Ms Louise Mogg1
1Royal Melbourne Hospital, Parkville, Australia
Background: The rapid spread of the novel corona virus (COVID-19) has presented immeasurable challenges to the aged care and disability sectors; the former of which being the hardest hit in Victoria. Despite the obvious similarities in the living conditions and workforce between sectors, little was known about the COVID-19 preparedness of disability services.
Objectives: This study aimed to characterise disability services readiness to respond to Covid-19 and explore the effectiveness of site specific interventions to improve preparedness.
Method: Prospective, multisite observational study. Site specific interventions were implemented targeting four key areas around protective equipment, infection control, cleaning and waste management. Intervention incorporated education, role-play and provision of supports/equipment, with a focus on pragmatic application/role modelling. Implementation occurred between September and November 2020; coinciding with the tail end of the second peak of infections. Change in preparedness on the four key areas was assessed at baseline, post intervention, three and five months following intervention.
Results: Seven public and private disability services in Melbourne participated. Baseline compliance with basic infection prevention protocols was poor, with several key weaknesses identified in protective equipment and infection control policies.
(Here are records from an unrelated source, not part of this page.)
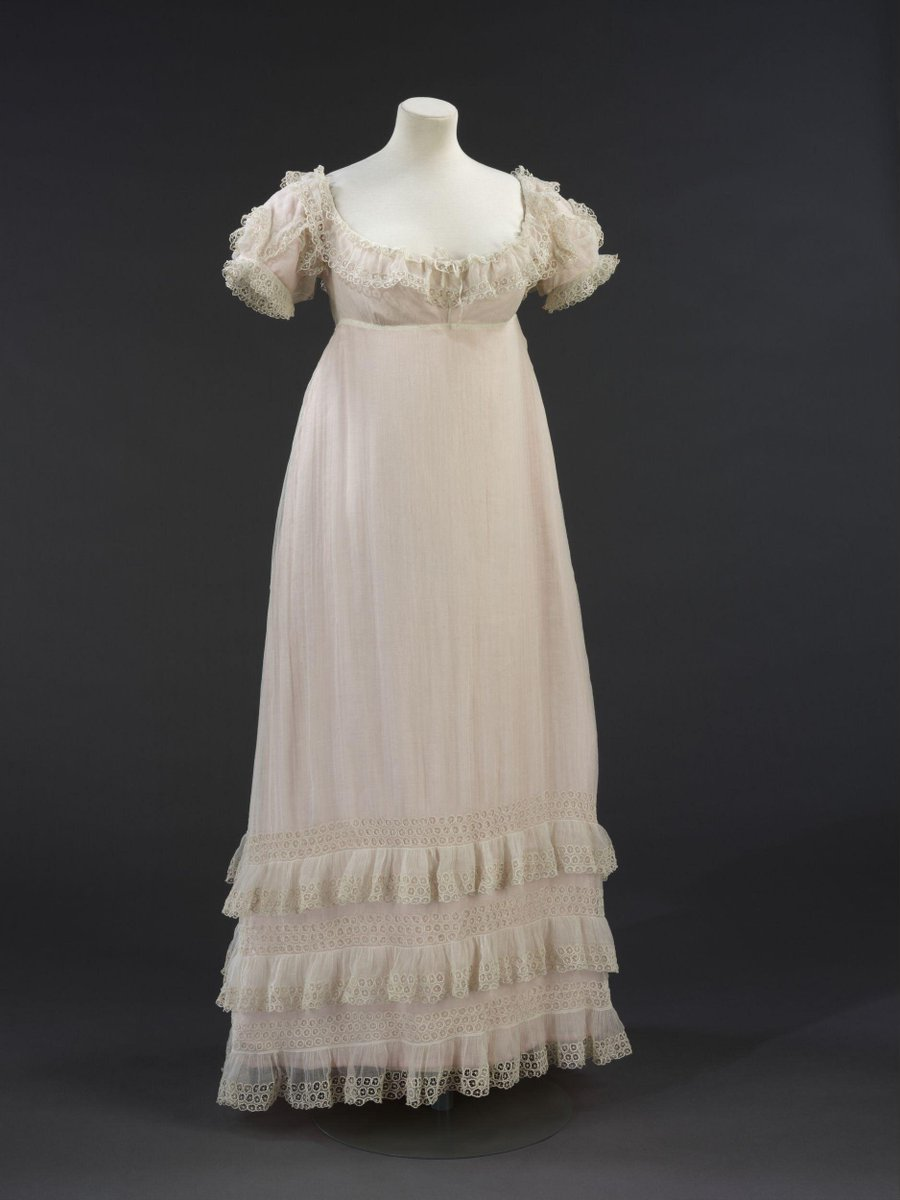 This sheer muslin evening dress demonstrates the survival of neo-classical elements of women's dress into the early 1820s. While heavier fabrics in brighter colours appeared in day dress, white remained fashionable for evening. This particular example may well have been for summer wear. It would have been worn with an under-dress of silk, possibly in coloured fabric. The off-the-shoulder neckline and short sleeves were appropriate evening styles. By the early 1820s, skirts shortened to ankle length and decorative flounces appear at the hem. ©Victoria and Albert Museum, London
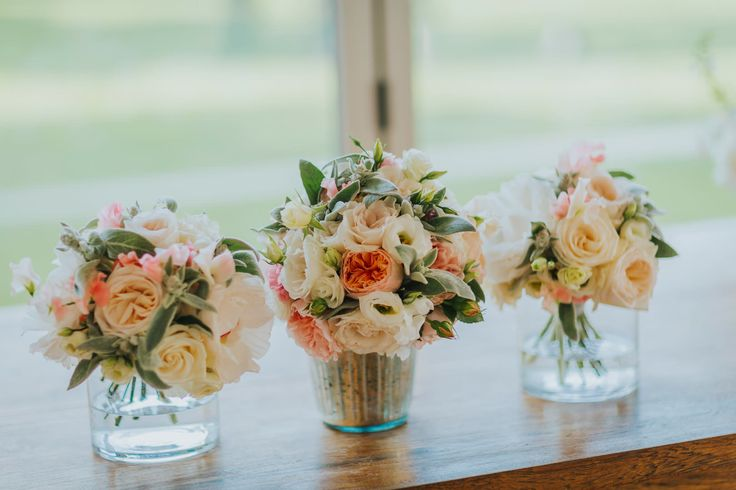Have some vases ready with a little water (not too much) to put your bouquets in during the reception/dinner. Photo by Benjamin Stuart Photography #weddingphotography #whitehorseflowercompany #weddingbouquets #vases #weddingflowers
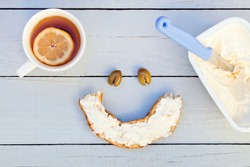 Freshly baked bagel with cream cheese and tea. Smiley face.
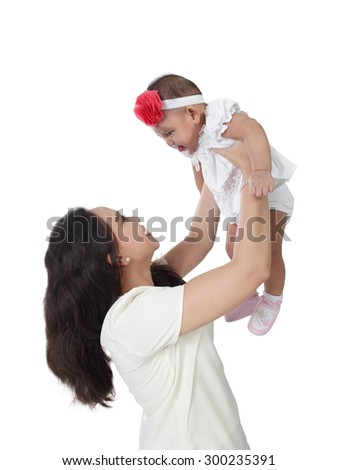Young Asian mother hold her baby daughter up high, isolated on white background - stock photo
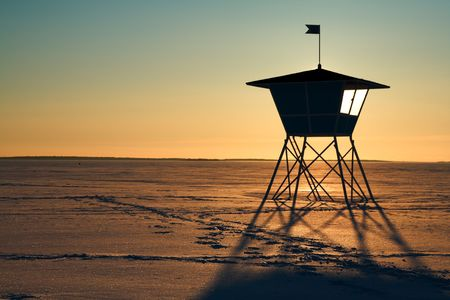 Life-guards hut during sunset in winter photo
Intervention was successfully implemented across all locations, with descriptive analysis showing improvement in all key areas following implementation. These improvements were sustained over time, with a notable increase in staff confidence in managing potential outbreaks.
Conclusion: Findings highlight the vulnerability of the disability sector without targeted clinical intervention to support preparedness. Data also emphasises the need for tailored and site specific interventions to ensure sustainable translation.
Occupational Therapist/Disability Liaison Officer–Royal Melbourne Hospital
I have always worked in professions that involve working with people – Hospitality, Teaching, Sport and Health. For the past 10 years I have worked as an acute Occupational Therapist. I have maintained my involvement in National Disability Sports and continued in my university teaching. Currently I am the Disability Liaison Officer (DLO) for Royal Melbourne Hospital. I can honestly say I really love my jobs – no day is ever dull. I work with people from across all sections of our community and in all areas of our health service. I’m lucky.